Annotate Your Independent Samples t-Test Output
Insert several sentences into your output file at this point interpreting your results from the independent samples t-test. When interpreting your output, remember to examine the results of Levene’s test first so you know whether to use the version of the t test that assumes equal variances or the one for unequal variances. Follow the same instructions as for your previous two annotations: the one for Levene’s test (can we assume equal variances or not and why) and the one for the independent samples t-test results (including the A, B, C, D, structuring of your reporting).

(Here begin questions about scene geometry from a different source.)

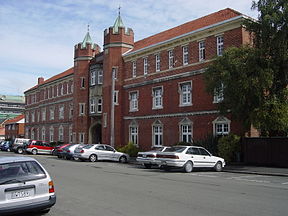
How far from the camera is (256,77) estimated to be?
19.6 meters

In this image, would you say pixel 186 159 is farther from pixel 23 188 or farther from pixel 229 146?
pixel 23 188

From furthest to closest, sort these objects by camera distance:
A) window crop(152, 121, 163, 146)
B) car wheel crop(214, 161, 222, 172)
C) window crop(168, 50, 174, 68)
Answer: window crop(152, 121, 163, 146), window crop(168, 50, 174, 68), car wheel crop(214, 161, 222, 172)

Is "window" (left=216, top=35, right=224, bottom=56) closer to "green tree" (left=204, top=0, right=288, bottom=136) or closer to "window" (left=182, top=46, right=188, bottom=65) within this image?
→ "window" (left=182, top=46, right=188, bottom=65)

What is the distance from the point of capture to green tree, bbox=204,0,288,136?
64.5 feet

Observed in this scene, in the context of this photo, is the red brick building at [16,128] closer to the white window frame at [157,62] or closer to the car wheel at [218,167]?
the white window frame at [157,62]

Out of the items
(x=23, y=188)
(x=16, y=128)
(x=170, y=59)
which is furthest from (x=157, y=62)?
(x=16, y=128)

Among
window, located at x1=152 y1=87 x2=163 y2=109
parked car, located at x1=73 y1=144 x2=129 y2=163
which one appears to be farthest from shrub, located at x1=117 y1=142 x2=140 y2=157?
parked car, located at x1=73 y1=144 x2=129 y2=163

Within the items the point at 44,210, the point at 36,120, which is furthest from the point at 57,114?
the point at 44,210

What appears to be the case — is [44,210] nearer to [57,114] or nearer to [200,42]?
[200,42]

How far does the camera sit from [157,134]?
1261 inches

So this annotation should include a complete and comprehensive analysis of your test results. One might assume that the older nurses are earning higher salaries because they have more years of experience. Is this assumption supported by the data?
Additional Practice (optional)
If you are interested, and would like more practice, go ahead and run some additional age group comparisons. For example, you could compare the 18-30 year-olds with the 46-65 year-olds by using the values 1 and 3 in your Define Groups dialog box. Or you could use the values 2 and 3 to compare the 31-45 year-olds with the 46-65 year-olds. Add some comments into your output file to describe the results of any additional analyses that you run; you can make those comments in any format you’d like to (this part of the lab is just for practice and will not count toward your lab score).

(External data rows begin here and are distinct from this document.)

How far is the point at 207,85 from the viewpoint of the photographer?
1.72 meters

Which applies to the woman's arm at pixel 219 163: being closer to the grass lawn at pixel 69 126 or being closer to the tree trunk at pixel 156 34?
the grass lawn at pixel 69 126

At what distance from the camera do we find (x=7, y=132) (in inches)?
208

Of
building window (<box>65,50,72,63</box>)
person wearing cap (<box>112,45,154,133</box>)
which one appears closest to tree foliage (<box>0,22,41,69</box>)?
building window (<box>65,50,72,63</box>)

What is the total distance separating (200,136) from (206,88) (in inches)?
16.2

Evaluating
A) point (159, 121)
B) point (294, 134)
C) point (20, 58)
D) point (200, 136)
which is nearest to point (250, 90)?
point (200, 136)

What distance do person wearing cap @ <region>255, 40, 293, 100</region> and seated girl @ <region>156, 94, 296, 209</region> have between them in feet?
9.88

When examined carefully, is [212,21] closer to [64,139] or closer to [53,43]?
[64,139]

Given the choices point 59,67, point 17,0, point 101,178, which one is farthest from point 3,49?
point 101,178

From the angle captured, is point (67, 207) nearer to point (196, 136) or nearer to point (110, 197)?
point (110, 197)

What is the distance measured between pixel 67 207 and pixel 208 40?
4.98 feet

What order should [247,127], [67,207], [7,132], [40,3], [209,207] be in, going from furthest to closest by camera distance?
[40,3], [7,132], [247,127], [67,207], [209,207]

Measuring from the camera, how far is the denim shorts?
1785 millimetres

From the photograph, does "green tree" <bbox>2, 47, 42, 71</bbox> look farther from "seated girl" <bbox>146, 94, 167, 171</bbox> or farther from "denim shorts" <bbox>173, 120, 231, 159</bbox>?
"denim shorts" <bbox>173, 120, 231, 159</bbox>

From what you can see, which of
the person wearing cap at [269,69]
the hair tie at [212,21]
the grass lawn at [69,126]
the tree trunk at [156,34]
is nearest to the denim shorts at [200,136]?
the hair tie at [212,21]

In case you’re wondering, yes, it is possible to run all of the pairwise comparisons at once when there are multiple groups defined by a categorical variable such as agerange. But not with the independent sample t-test, which is limited to just two groups at a time. There’s a different SPSS command for running multiple comparisons, which we will learn about in a future lab, so stay tuned!
Insert Your Name
Insert your name and Lab #6 at the top of your statistical output as an identifier. See the previous Laboratories or ask a lab assistant if you need instructions.
Clean Up Your Statistical Output
Take a few minutes now to examine and clean up the contents of your Statistics Viewer window. When you are done it should include only the following outputs along with your annotations:
- Frequency tables and bar charts for position, agerange, and yrsscale variables
- Histogram for hourwage variable
- Means command output for hourwage by position
- Independent samples t-test for hourwage by position
- Independent samples t-test for hourwage by agerange (comparing first two age categories)
- Optional additional independent samples t-test(s) comparing other age categories
Save Your Work and Exit SPSS
Save the contents of your Syntax Editor and Statistics Viewer windows to files on your own personal drive or workspace on the network. Give them meaningful names (e.g., Lab 6) so they can be identified with this week’s lab. Use the Print to PDF function or Export to PDF to save all visible output to a PDF version of your output file. Check that your saved PDF file contains all the required outputs and annotations, including your name and lab number at the top of the file. (No need to save your Data Editor contents since we did not make any changes to the data file.) Exit SPSS by selecting the Exit option from the File menu in the active SPSS window (File→Exit).
Submit Your Lab
Submit the PDF version of your completely annotated output file in the D2L Brightspace Assignments folder when you’re done. After uploading the file to Brightspace, open it from the assignments folder and check to make sure you have submitted the correct file.